Envergonho-me do que eu escrevi. eu tentava ser adulta para mim mesma, eu cheia de certezas e formalidades… eu tinha um medo profundo de encontrar o meu próprio estilo, eu tinha medo de mim mesma e dos meus sentimentos.
ainda tenho medo de tudo isso, mas as expressões são diferentes e eu consigo ser um pouco mais livre das prisões que eu crio para mim mesma. até consigo dizer não com mais frequência e não tentar agradar as pessoas a todo momento. isso melhorou as minhas relações com os outros e comigo mesma.
eu sou nerd.
mas, passei uma vida negando essa característica quando apontavam que ela era ruim. mas, me vangloriando quando apontavam que era uma boa característica.
que loucura é ser tão frágil a ponto de mudar de acordo com a validação dos outros.
eu enxerguei isso e tantas coisas mais nas minhas versões mais novas e no que eu escrevia. mas… a minha ingenuidade e a disposição eram muito bonitas.

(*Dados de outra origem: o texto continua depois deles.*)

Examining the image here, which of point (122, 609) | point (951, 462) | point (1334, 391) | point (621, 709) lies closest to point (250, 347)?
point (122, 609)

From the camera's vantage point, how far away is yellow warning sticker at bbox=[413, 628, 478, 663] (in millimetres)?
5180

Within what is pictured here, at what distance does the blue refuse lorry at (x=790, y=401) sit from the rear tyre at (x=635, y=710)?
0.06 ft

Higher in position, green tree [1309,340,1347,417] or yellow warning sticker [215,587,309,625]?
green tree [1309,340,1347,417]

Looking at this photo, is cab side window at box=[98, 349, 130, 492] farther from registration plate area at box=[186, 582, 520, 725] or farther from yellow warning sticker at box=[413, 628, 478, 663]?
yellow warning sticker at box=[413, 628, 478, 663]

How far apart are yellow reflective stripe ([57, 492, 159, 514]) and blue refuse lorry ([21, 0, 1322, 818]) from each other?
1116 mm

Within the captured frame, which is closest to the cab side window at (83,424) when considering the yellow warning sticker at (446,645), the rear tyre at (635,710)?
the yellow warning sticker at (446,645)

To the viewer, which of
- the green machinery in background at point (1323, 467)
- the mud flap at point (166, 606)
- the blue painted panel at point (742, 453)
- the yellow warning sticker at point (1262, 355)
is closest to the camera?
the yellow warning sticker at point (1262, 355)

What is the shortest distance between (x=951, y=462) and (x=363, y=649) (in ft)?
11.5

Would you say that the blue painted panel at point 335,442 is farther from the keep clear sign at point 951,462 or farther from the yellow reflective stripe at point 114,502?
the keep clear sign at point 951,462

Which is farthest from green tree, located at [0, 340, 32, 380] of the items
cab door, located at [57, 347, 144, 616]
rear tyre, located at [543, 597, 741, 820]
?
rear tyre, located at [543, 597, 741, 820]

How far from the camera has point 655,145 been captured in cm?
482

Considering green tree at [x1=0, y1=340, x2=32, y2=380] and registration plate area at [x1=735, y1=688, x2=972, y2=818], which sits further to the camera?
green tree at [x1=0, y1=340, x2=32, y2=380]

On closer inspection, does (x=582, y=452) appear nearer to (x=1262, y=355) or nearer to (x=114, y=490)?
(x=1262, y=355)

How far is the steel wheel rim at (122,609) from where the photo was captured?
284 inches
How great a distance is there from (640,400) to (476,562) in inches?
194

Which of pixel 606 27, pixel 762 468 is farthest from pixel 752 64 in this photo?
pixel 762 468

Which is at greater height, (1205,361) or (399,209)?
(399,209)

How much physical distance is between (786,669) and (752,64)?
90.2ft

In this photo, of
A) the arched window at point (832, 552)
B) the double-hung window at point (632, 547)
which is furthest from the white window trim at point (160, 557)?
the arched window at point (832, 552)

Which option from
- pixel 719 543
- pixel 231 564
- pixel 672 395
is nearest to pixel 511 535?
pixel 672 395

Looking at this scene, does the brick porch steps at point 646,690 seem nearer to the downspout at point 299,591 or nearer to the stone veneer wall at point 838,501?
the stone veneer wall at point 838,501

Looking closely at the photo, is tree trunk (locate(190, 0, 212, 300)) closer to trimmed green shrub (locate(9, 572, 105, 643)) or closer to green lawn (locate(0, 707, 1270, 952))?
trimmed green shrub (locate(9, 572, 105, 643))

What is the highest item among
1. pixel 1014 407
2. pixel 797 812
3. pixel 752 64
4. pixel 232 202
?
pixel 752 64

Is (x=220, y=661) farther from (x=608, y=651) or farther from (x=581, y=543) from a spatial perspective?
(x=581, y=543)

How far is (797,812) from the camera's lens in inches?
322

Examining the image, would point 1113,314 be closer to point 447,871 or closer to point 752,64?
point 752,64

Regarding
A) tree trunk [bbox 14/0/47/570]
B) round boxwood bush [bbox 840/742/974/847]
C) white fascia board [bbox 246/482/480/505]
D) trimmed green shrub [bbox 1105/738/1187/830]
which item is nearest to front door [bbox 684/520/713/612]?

as vezes, eu sinto falta disso. estar muito consciente impede boas histórias.
o desejo é uma pulsão extraordinária e minha luta constante hoje é desviar da “ânsia de possuir e do tédio de ter. eu quero me deleitar nos dois de uma forma balanceada.
domingo à noite e revisito amores, textos e memórias antigas. escuto belas músicas e sinto a profundidade de mim mesma… as vezes, é bom gostar de si — nas dores e nas delícias.